Une meilleure prise en charge des auteurs

Dans un premier temps, l’évaluation doit aussi concerner l’auteur des faits, évaluation tant psychiatrique que psychologique (notamment pour les récidivistes ou les mis en cause souffrant d’addictions).

Mais ensuite, « tout manquement aux obligations du contrôle judiciaire doit faire l’objet d’une réponse systématique de la part du parquet » préconise la circulaire. Ce qui suppose la sensibilisation des différents intervenants.

 

Une filière de l’urgence pour favoriser la détection de violences conjugales

Le rapport de l’inspection générale de la Justice avançait que certains signaux d’alerte n’étaient pas suffisamment pris en compte. La circulaire se veut rassurante, affirmant que « certaines juridictions ont (…) veillé à développer des dispositifs permettant la détection et la prise en compte rapide de ces situations, parfois même en amont du dépôt de plainte ».

Néanmoins, un changement de paradigme est attendu : l’autorité judiciaire devra aller à la rencontre de la victime « afin de favoriser son dépôt de plainte, et en toute hypothèse, sa protection immédiate ». Cette dimension proactive pourra notamment avoir lieu grâce à la conclusion de conventions entre la juridiction et les partenaires extrajuridictionnels.

 

Un traitement prioritaire

« Une fois la détection de la situation de danger opérée, il importera de conférer à la procédure un statut prioritaire, qu’il s’agisse d’une instance civile ou pénale, et quel qu’en soit le degré d’avancement » impose la circulaire. Reste à savoir comment les juridictions arriveront à établir concrètement une priorité au milieu de toutes les urgences.

Pour y arriver, la garde des Sceaux somme les juridictions de respecter le délai de six jours de prononcé des ordonnances de protection. Dans ce contexte, les bureaux d’aide juridictionnelle devront alors traiter en urgence les demandes.

Aussi, « des instructions visant à l’ouverture d’enquêtes préliminaires à la suite de la délivrance d’une ordonnance de protection pourront aussi être formalisées, lorsque cela apparaît opportun » précise la circulaire.

Une priorité attendue à tous les stades de la procédure pénale : des réponses pénales à brève échéance, des mesures de contrôle immédiates, toujours adaptées aux faits et à la personnalité de l’intéressé, des créneaux d’audiences à bref délai, etc.

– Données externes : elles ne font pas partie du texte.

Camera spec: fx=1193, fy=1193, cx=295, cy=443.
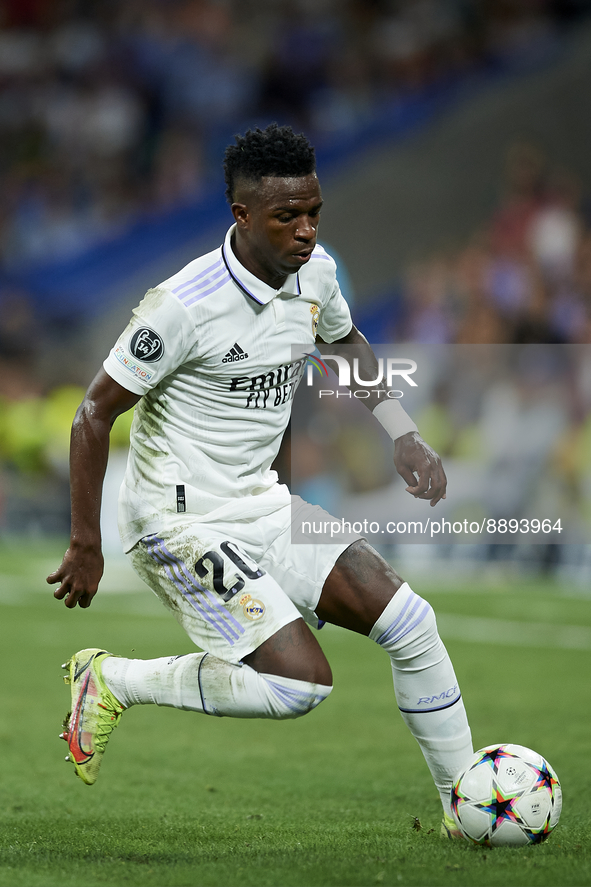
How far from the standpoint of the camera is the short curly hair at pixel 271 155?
389 centimetres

Une vigilance accrue est également attendue au stade postsentenciel.

 

Décloisonnement des différents champs d’action juridictionnels nécessaire

La circulaire estime que « l’ensemble des tribunaux visités a érigé la lutte contre les violences conjugales en objectif prioritaire, en l’inscrivant dans le cadre d’une véritable politique de juridiction ». Ces dernières ont parfois développé des outils transversaux facilitant la transmission de l’information.

Cette politique de juridiction a pour finalité :

  • la formation de l’ensemble des agents à la problématique des violences conjugales ;
  • le décloisonnement des interventions ;
  • la formalisation des instruction permanentes et des fiches navettes permettant d’institutionnaliser les relations et circuits d’information.
Ce que prévoit la proposition de loi visant à protéger les victimes de violences conjugales, votée en première lecture à l’Assemblée nationale :
– le retrait de l’exercice de l’autorité parentale ;
– la suspension de l’exercice de l’autorité parentale de plein droit en cas de poursuite ou de condamnation pour crime sur l’autre parent ;
– la suspension du droit de visite et d’hébergement dans le cadre du contrôle judiciaire ;
– l’interdiction des médiations pénale et civile en cas de violences ou d’emprise ;
– la décharge de l’obligation alimentaire en cas de crime sur la personne de l’autre parent ;
– l’incrimination du harcèlement dans le couple menant au suicide ;
– la levée du secret médical en cas de violences conjugales et d’emprise ;
– la saisie des armes au domicile dans une enquête pour violences ;
– le caractère cumulatif des peines d’interdiction relatives aux armes et aux contacts avec les victimes ;
– l’interdiction de la géolocalisation d’une personne sans son consentement ;
– l’aggravation de la peine encourue en cas d’interception des télécommunications par le conjoint.